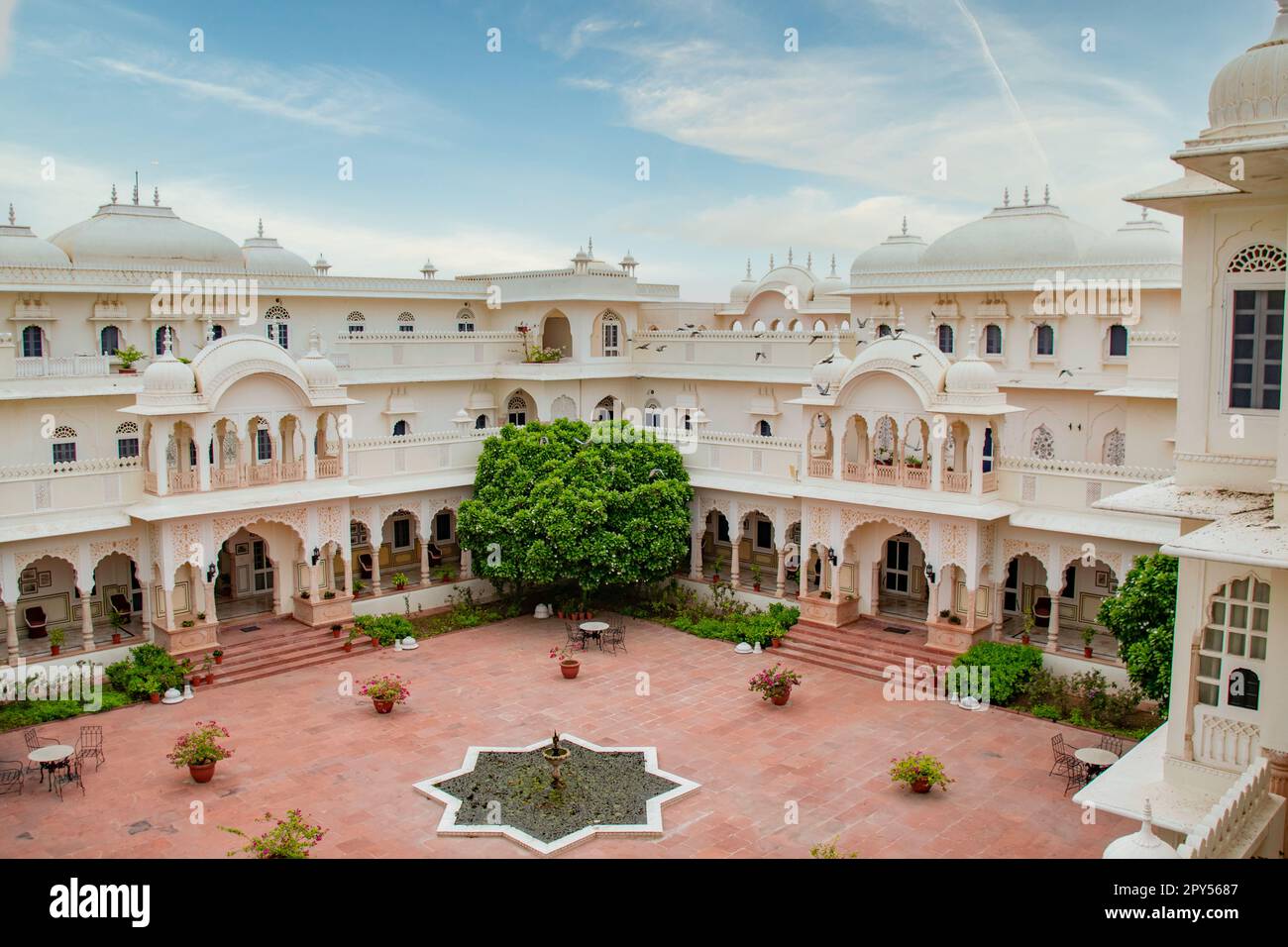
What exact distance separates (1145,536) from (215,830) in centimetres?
1428

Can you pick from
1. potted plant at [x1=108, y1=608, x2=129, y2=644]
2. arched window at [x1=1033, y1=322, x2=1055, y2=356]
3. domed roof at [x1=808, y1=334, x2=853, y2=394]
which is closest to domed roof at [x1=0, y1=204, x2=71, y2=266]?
potted plant at [x1=108, y1=608, x2=129, y2=644]

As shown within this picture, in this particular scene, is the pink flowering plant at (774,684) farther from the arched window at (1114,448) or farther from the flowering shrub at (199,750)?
the arched window at (1114,448)

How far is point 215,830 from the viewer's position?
1266 cm

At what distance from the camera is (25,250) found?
848 inches

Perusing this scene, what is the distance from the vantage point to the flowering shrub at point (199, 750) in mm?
13820

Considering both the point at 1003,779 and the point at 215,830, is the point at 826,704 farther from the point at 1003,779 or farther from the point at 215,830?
the point at 215,830

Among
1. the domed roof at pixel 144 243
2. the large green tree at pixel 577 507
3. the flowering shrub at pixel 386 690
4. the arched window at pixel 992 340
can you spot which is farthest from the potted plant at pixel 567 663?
the domed roof at pixel 144 243

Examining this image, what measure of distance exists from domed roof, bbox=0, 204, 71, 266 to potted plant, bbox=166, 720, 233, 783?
492 inches

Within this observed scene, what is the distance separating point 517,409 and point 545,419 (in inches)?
55.7

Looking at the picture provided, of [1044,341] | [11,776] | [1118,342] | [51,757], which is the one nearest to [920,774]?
[51,757]

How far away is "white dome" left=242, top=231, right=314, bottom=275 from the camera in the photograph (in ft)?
85.7

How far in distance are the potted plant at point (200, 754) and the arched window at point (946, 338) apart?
1781 cm

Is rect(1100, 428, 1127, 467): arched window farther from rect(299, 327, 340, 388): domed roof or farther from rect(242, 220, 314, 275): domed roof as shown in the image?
rect(242, 220, 314, 275): domed roof
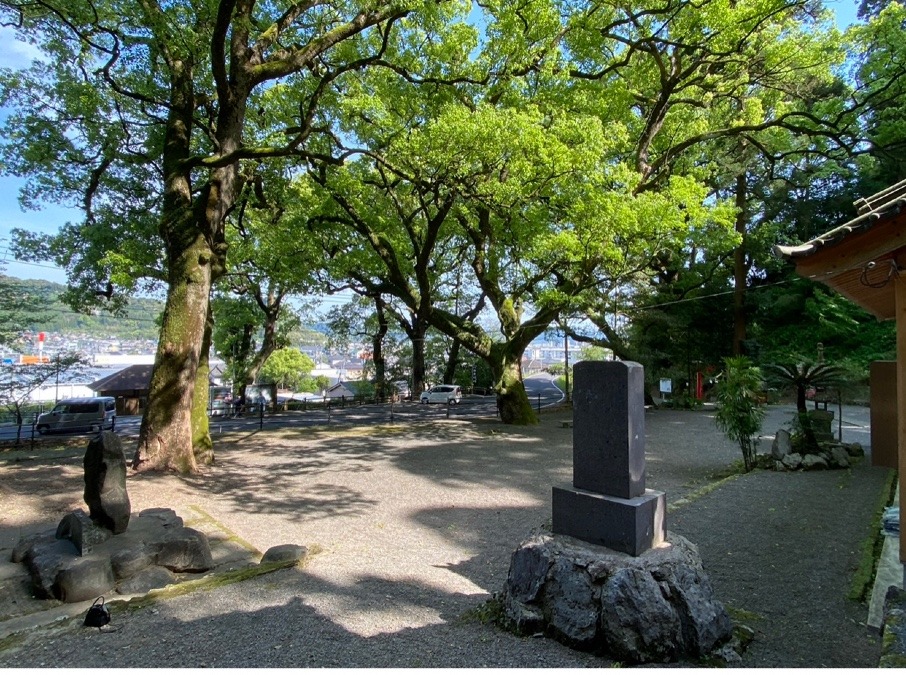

++++

- Exercise objective
Rewrite all of the records with every "flowering shrub" swapped for "flowering bush" and everything else unchanged. Leave the pictures out of your answer.

- Answer below
What exact distance separates (1145,536) from (215,830) in centimetres?
1428

Can you pick from
1. potted plant at [x1=108, y1=608, x2=129, y2=644]
2. arched window at [x1=1033, y1=322, x2=1055, y2=356]
3. domed roof at [x1=808, y1=334, x2=853, y2=394]
which is closest to domed roof at [x1=0, y1=204, x2=71, y2=266]?
potted plant at [x1=108, y1=608, x2=129, y2=644]

As shown within this picture, in this particular scene, is the pink flowering plant at (774,684) farther from the arched window at (1114,448) or farther from the flowering bush at (199,750)?
the arched window at (1114,448)

How far is point 215,830 from the viewer's position?
1266 cm

At what distance from the camera is (25,250) found?
848 inches

Perusing this scene, what is the distance from the vantage point to the flowering bush at point (199, 750) in mm?
13820

Considering both the point at 1003,779 and the point at 215,830, is the point at 826,704 farther from the point at 1003,779 or farther from the point at 215,830?
the point at 215,830

Among
1. the domed roof at pixel 144 243
2. the large green tree at pixel 577 507
3. the flowering bush at pixel 386 690
4. the arched window at pixel 992 340
can you spot which is farthest from the potted plant at pixel 567 663?
the domed roof at pixel 144 243

Examining this image, what measure of distance exists from domed roof, bbox=0, 204, 71, 266 to potted plant, bbox=166, 720, 233, 783?
492 inches

Within this observed scene, what is the distance separating point 517,409 and point 545,419 (in inches)?
55.7

Looking at the picture provided, of [1044,341] | [11,776] | [1118,342] | [51,757], which is the one nearest to [920,774]?
[51,757]

How far away is "white dome" left=242, top=231, right=314, bottom=275 from the camera in the photograph (in ft)?
85.7

How far in distance are the potted plant at point (200, 754) and the arched window at point (946, 338) apart?
1781 cm

Is rect(1100, 428, 1127, 467): arched window farther from rect(299, 327, 340, 388): domed roof or farther from rect(242, 220, 314, 275): domed roof as shown in the image?
rect(242, 220, 314, 275): domed roof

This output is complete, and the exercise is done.